前営業日の米国市場の総括です。
為替を知るには株式市場、長期金利、商品市場の知識が必要になります。
相場の何故?を知ることで、トレードは優位になります。
たとえば米国株が値動きした理由を知る事で、明日のドル相場のヒントが得られるでしょう。
〖項目〗
1. 米長期金利/国債市場
2. 米株式
3. 米原油先物(オイル市況)
4. 米金先物(ゴールド市況)
5. VIX指数(恐怖指数)
6. 米為替市場 NY時間の為替概況
※他市場を知っていただきたいため、為替概況は最後に載せています
〔米長期金利/国債市場〕
16日の米国債券相場で長期ゾーンは3営業日ぶりに反落。表面利率4.000%の10年物国債利回りは前営業日比0.05%高い(価格は安い)4.28%で終えた。1月米卸売物価指数(PPI)の上振れを受けて、米連邦準備理事会(FRB)による早期利下げ観測が後退すると売りが優勢となった。

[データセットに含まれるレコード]
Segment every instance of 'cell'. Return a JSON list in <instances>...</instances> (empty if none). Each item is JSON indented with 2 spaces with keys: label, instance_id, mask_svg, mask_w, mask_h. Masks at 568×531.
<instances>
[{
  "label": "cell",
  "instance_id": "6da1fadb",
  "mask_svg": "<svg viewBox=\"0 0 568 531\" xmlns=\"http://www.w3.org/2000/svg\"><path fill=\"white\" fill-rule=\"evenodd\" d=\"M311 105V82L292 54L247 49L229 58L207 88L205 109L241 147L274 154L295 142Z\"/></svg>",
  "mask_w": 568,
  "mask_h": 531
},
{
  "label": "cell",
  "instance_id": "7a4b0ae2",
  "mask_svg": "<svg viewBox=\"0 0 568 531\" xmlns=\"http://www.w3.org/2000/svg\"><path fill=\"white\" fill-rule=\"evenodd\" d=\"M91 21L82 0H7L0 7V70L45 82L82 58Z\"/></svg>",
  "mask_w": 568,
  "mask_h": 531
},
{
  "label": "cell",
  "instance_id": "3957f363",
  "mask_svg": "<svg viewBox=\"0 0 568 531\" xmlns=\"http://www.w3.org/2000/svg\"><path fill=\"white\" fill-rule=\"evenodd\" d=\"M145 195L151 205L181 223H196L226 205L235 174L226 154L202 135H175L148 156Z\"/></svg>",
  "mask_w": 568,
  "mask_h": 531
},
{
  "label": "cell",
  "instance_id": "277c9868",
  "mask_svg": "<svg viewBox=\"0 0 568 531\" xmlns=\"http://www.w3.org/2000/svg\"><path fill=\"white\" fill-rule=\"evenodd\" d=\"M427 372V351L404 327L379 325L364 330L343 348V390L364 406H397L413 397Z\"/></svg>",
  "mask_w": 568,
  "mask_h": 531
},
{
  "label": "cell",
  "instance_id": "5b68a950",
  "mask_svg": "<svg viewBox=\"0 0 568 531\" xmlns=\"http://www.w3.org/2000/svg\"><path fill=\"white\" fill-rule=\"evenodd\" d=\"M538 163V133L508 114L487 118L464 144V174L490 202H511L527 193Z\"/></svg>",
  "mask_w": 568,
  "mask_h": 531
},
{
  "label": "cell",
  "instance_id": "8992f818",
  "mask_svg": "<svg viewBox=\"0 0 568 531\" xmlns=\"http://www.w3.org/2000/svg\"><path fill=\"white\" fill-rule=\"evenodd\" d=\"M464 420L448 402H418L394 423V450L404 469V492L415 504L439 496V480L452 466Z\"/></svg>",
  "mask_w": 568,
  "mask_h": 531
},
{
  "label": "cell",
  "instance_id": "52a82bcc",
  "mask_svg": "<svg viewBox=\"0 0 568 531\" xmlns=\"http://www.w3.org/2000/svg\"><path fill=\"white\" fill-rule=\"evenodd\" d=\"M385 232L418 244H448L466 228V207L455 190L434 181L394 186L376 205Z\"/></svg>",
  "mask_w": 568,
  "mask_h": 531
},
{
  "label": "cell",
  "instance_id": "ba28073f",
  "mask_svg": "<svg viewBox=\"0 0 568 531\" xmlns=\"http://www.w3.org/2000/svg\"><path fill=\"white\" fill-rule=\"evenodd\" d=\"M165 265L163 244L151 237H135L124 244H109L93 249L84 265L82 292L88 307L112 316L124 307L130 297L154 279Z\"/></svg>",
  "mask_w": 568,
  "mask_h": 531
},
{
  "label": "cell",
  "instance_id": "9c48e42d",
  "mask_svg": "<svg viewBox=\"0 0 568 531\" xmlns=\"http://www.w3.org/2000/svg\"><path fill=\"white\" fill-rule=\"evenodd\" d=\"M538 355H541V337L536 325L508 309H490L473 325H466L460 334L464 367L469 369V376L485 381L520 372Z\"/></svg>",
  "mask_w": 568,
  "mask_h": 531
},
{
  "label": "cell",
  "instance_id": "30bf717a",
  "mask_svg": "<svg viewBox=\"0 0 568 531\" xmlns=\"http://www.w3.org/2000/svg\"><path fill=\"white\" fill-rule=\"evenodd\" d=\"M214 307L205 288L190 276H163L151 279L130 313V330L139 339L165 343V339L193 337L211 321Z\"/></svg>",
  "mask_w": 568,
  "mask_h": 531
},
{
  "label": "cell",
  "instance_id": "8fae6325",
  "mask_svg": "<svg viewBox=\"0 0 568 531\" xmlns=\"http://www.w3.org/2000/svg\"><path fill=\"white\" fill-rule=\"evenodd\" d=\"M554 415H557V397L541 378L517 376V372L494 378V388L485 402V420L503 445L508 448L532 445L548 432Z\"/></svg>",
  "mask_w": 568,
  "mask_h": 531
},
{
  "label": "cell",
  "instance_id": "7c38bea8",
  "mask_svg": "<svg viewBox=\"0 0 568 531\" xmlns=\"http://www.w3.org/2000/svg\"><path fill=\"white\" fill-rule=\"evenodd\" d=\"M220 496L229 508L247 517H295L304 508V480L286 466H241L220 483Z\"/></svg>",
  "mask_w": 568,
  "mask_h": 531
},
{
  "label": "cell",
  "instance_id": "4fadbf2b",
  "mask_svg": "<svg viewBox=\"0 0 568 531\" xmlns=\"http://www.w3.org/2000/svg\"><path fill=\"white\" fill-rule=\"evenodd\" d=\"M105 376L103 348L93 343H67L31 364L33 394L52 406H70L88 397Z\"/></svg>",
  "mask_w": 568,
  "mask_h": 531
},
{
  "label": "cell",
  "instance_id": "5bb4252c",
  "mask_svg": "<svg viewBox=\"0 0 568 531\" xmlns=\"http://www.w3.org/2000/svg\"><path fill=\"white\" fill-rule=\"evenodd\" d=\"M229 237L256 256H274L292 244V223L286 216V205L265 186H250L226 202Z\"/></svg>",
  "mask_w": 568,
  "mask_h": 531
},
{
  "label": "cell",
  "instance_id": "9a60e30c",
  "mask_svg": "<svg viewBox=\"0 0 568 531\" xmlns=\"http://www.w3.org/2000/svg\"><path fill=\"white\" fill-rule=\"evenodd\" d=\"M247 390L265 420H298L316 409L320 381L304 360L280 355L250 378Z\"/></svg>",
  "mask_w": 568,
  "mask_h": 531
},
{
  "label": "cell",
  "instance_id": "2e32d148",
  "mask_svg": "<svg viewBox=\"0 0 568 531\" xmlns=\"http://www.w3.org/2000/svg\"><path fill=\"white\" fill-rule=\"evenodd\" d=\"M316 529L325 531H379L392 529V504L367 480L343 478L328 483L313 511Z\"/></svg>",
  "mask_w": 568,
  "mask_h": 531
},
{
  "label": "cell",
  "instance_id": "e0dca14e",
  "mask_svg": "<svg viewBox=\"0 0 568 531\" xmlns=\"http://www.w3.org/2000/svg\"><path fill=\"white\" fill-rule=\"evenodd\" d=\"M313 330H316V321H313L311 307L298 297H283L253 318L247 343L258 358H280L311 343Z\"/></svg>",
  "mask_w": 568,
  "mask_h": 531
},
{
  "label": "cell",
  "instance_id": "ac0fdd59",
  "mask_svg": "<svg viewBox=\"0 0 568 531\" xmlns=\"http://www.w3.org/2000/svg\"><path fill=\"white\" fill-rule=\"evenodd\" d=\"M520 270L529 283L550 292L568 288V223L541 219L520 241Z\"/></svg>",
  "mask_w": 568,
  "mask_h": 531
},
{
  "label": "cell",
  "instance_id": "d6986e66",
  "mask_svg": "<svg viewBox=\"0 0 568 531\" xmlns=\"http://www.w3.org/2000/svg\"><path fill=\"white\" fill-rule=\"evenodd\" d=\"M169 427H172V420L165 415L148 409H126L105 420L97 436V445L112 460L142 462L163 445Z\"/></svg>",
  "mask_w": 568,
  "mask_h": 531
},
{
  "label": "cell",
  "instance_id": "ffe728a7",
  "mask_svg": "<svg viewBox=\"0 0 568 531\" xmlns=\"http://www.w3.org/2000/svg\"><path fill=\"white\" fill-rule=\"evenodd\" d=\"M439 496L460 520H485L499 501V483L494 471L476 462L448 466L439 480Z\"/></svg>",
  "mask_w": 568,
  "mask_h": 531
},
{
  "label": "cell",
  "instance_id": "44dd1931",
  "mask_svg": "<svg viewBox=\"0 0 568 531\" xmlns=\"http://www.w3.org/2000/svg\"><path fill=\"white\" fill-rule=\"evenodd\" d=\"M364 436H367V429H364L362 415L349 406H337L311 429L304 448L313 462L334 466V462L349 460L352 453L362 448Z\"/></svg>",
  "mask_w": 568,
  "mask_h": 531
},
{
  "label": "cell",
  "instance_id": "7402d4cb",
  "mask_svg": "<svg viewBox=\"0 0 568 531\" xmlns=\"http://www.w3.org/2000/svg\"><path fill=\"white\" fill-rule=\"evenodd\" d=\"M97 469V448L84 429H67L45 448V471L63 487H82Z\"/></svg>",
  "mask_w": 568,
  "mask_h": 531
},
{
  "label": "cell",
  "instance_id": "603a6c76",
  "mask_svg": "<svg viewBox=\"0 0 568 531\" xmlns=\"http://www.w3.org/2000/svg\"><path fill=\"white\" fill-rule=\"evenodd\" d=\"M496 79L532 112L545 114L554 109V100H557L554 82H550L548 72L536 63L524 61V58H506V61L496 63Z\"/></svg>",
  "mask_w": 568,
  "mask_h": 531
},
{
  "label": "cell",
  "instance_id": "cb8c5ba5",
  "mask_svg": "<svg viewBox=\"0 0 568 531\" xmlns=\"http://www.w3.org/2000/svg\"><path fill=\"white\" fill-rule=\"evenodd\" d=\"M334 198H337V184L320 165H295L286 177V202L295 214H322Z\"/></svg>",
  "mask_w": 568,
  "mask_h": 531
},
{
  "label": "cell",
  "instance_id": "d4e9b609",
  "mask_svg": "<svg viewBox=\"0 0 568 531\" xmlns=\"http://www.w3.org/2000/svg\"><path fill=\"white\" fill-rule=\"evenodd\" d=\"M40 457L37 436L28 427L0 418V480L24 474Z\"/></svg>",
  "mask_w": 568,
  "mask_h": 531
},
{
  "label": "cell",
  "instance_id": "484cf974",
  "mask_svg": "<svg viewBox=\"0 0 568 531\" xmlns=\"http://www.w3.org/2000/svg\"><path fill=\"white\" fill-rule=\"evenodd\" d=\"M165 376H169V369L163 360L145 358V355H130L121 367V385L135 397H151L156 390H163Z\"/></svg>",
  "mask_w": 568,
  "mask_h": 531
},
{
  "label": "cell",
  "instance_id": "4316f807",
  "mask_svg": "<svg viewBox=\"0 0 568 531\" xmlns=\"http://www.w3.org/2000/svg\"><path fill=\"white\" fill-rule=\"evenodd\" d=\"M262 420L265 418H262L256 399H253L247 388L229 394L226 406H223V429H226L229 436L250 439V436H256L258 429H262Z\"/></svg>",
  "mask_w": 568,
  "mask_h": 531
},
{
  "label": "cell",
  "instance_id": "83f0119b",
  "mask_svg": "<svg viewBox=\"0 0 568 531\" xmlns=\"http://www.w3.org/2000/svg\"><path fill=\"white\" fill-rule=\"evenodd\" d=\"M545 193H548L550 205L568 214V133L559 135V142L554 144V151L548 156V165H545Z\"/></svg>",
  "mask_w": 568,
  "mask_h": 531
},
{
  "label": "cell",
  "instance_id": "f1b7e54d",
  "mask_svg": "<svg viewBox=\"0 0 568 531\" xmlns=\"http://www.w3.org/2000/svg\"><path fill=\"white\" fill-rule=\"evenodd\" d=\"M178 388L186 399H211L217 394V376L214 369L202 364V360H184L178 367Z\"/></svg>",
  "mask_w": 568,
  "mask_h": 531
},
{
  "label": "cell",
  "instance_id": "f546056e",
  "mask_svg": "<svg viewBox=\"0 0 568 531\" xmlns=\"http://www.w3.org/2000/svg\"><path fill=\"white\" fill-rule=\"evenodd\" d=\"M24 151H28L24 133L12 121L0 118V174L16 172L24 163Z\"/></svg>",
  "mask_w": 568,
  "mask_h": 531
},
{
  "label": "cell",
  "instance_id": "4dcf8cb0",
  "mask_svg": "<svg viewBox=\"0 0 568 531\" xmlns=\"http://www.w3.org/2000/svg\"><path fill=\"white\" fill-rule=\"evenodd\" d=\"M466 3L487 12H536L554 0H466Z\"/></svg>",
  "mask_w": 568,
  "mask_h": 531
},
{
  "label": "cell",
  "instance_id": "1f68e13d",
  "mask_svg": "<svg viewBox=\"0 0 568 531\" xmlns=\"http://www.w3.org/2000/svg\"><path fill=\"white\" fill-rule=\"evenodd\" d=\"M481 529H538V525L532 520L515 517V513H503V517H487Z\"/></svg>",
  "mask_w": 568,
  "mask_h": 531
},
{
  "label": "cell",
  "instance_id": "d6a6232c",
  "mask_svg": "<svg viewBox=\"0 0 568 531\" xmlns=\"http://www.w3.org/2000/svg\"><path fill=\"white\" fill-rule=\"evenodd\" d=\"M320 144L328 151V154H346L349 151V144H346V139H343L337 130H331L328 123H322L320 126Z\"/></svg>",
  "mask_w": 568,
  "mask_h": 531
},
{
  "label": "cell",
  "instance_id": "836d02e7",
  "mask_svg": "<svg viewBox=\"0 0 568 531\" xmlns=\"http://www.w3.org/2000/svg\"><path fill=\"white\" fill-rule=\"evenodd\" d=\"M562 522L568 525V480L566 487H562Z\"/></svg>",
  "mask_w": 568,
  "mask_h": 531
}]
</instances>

課題一覧
a) 米国市場の総括のテキストによると、16日に10年物国債利回りは何%で取引を終えましたか。
b) 米国市場の総括のテキストで「16日の米国債券相場で」から始まる段落を、主な事実を残して箇条書きにしてください。
c) 米国市場の総括のテキストを、最後の文の後から書き継いでください。

解答
a) 4.28%

b)
- 16日の米国債券相場で、長期ゾーンは3営業日ぶりに反落した。
- 10年物国債(表面利率4.000%)の利回りは、前営業日比0.05%高い4.28%で終えた(価格は安い)。
- 1月の米卸売物価指数(PPI)が上振れした。
- これを受けてFRBの早期利下げ観測が後退し、売りが優勢となった。

c)
【終値】
米2年債利回り:4.6565(+0.0825)
米10年債利回り:4.2949(+0.0649)
米30年債利回り:4.4482(+0.0396)
アメリカ国債利回り(期間はグラフ左上)
〔米株式〕
16日の米国株式市場でダウ工業株30種平均は3営業日ぶりに反落。終値は前営業日比145.13ドル安の38627.99ドルとなった。13日の1月米消費者物価指数(CPI)に続き、この日発表の1月米卸売物価指数(PPI)も予想を上回ったため、米連邦準備理事会(FRB)による早期利下げ観測が後退し、株売りが優勢となった。米長期金利の上昇で株式の相対的な割高感も意識された。市場では「3連休を前にポジション調整目的の売りが出た」との声も聞かれた。
ハイテク株の比率が高いナスダック総合株価指数も3日ぶりに反落し、同130.51ポイント安の15775.66で取引を終えた。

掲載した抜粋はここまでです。